Анализируя многочисленные оргиастические культы Древней Греции, шумные празднества в честь Дионса, Венеры и т.п., нельзя не отметить их всегда общественный, публичный характер. Чувственность отдельной личности была всецело растворена в социальной психологии классической античности. Не выявив этого равновесия индивидуального и общественного, трудно понять истоки некоторых специфических форм чувственности в эту эпоху, например, распространенность однополой любви. Спарта и Крит, Коринф и Фивы - здесь каждый молодой человек овладевал искусством борьбы и военных действий часто благодаря любви того, кто годами был старше его. Закрепленные в законах и в религии, однополые сексуальные отношения нашли свое завершенное воплощение в arete, рассматривались как гражданская добродетель.
Но, конечно же, основным источником художественных образов эротического содержания стали неисчислимые истории любви античных богов. Среди наиболее популярных сюжетов - обольщение Леды Юпитером, превратившимся в лебедя. Изображение этой экзотической любви многократно претворялось в прикладном искусстве (вазы, винные кубки), затем перешло в скульптуру; позже не раз воспроизводилось в эллинистическом искусстве и спустя много веков вновь возникло у Микеланджело. Безусловно, повторяющиеся художественные сюжеты эротического содержания оказали существенное влияние на формирование устойчивых чувственных предпочтений широкого зрителя.
На поздних этапах античной культуры мы сталкиваемся с художественным воспроизведением эротических сюжетов уже отнюдь не только из-за их сакрально-религиозной подоплеки. Сформированные поначалу общественным укладом и ритуализированными художественными формами, новые психологические установки со временем начинают уже в своих недрах воспроизводить внутреннюю потребность человека в эротическом переживании. "Раз появившись в греческом искусстве, эротическая тема постепенно истощала свою религиозную и мифологическую мотивацию", - справедливо полагает современный американский исследователь Р.Мельвиль. Остается добавить, что чувственное воздействие античных эротических произведений в более поздних культурах во много крат усиливалось, полностью сводя на нет их ритуальность и замещая ее абсолютизацией эмоциональных реакций.
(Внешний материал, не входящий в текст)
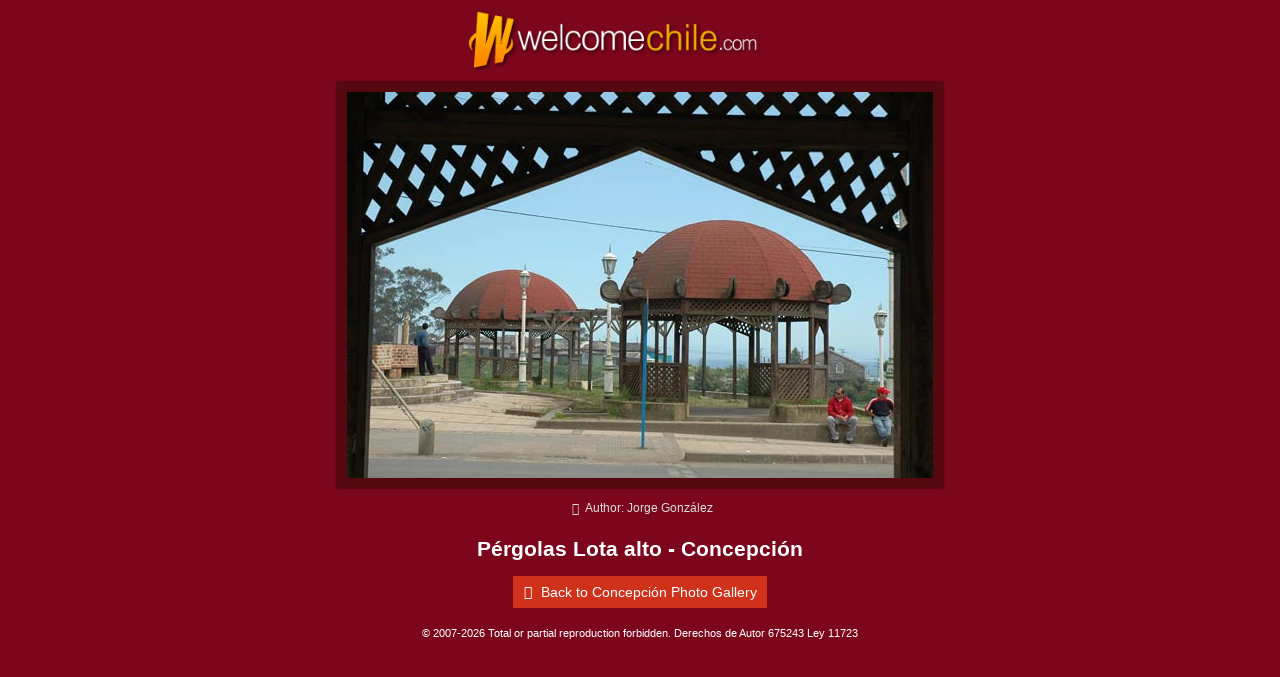

--- FILE ---
content_type: text/html; charset=ISO-8859-1
request_url: https://www.welcomechile.com/concepcion/imagenes/lota-2-3171_i.html
body_size: 1178
content:
<!doctype html>
<html>
<head>
<meta charset="iso-8859-1">
<title>Pérgolas - Pictures of Concepción - Archive wc-3171</title>
<meta name="description" content="Picture: Pérgolas Lota alto. Photo Galleries of Welcome Chile: Concepción - Archive wc-3171">
<link rel="shortcut icon" href="https://www.welcomechile.com/favicon.ico">
<meta name="viewport" content="width=device-width, initial-scale=1">
<link rel="stylesheet" href="https://www.welcomechile.com/css5_foto_127.css">
<!-- Google Tag Manager -->
<script>(function(w,d,s,l,i){w[l]=w[l]||[];w[l].push({'gtm.start':
new Date().getTime(),event:'gtm.js'});var f=d.getElementsByTagName(s)[0],
j=d.createElement(s),dl=l!='dataLayer'?'&l='+l:'';j.async=true;j.src=
'https://www.googletagmanager.com/gtm.js?id='+i+dl;f.parentNode.insertBefore(j,f);
})(window,document,'script','dataLayer','GTM-KDVH85F');</script>
<!-- End Google Tag Manager -->
<!-- Google AdSense -->
<script async src="//pagead2.googlesyndication.com/pagead/js/adsbygoogle.js"></script>
<script>
  (adsbygoogle = window.adsbygoogle || []).push({
    google_ad_client: "ca-pub-7010464826611609",
    enable_page_level_ads: true
  });
</script>
<!-- End Google AdSense -->
<meta name="referrer" content="unsafe-url">
	
</head>
<body>
<!-- Google Tag Manager (noscript) -->
<noscript><iframe src="https://www.googletagmanager.com/ns.html?id=GTM-KDVH85F"
height="0" width="0" style="display:none;visibility:hidden"></iframe></noscript>
<!-- End Google Tag Manager (noscript) -->
<div class="container">
<div class="row">
<div class="col-md-12 col-sm-12 center">
<a href="https://www.welcomechile.com/index_i.html"><img src="https://www.welcomechile.com/img5/logo-welcomechile.png" alt="Welcome Chile" width="344" height="123" class="img-responsive logo"></a>
</div>
</div>
</div>
<div class="container">
<div class="row">
<div class="col-md-12 center">
<img src="/concepcion/imagenes/lota-2.jpg" alt="Pérgolas Lota alto - Concepción" width="586" height="386" class="img-responsive foto" title="Pérgolas Lota alto - Concepción, Author: Jorge González">
<p class="creditos"><i class="icon-foto"></i> Author: Jorge González</p>
<h2><b>Pérgolas Lota alto - Concepción</b></h2>
<p><a href="https://www.welcomechile.com/concepcion/photographs.html" class="ver-mas"><i class="icon-left-dir"></i> Back to Concepción Photo Gallery</a></p>
</div>
</div>
</div>
<div class="container">
<div class="row">
<div class="col-md-12 copy">
© 2007-2026 Total or partial reproduction forbidden. Derechos de Autor 675243 Ley 11723</div>
</div>
</div>
</body>
</html>




--- FILE ---
content_type: text/html; charset=utf-8
request_url: https://www.google.com/recaptcha/api2/aframe
body_size: 270
content:
<!DOCTYPE HTML><html><head><meta http-equiv="content-type" content="text/html; charset=UTF-8"></head><body><script nonce="EZWDqjWOWGgaf96MigUZNQ">/** Anti-fraud and anti-abuse applications only. See google.com/recaptcha */ try{var clients={'sodar':'https://pagead2.googlesyndication.com/pagead/sodar?'};window.addEventListener("message",function(a){try{if(a.source===window.parent){var b=JSON.parse(a.data);var c=clients[b['id']];if(c){var d=document.createElement('img');d.src=c+b['params']+'&rc='+(localStorage.getItem("rc::a")?sessionStorage.getItem("rc::b"):"");window.document.body.appendChild(d);sessionStorage.setItem("rc::e",parseInt(sessionStorage.getItem("rc::e")||0)+1);localStorage.setItem("rc::h",'1769830350488');}}}catch(b){}});window.parent.postMessage("_grecaptcha_ready", "*");}catch(b){}</script></body></html>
Любопытно, что сфера эротического переживания всегда испытывала на себе воздействие глобальных тенденций социума. Если, например, в классической Греции эротические сюжеты (роспись ваз и винных кубков) отмечены особой эмоциональностью и нежностью, две фигуры вовлекаются в связь только друг с другом, что придает этому акту удивительный шарм, то в эпоху эллинизма эмоционально-духовное качество эротической темы заметно нисходит; интимный акт воспроизводится среди других как своеобразный каталог сексуальных позиций, в которых абсолютизируется физиологический элемент. Показательно, что это было совершенно не характерным для искусства классической античности, даже в тех случаях, когда художник создавал групповые образы мужчин и женщин.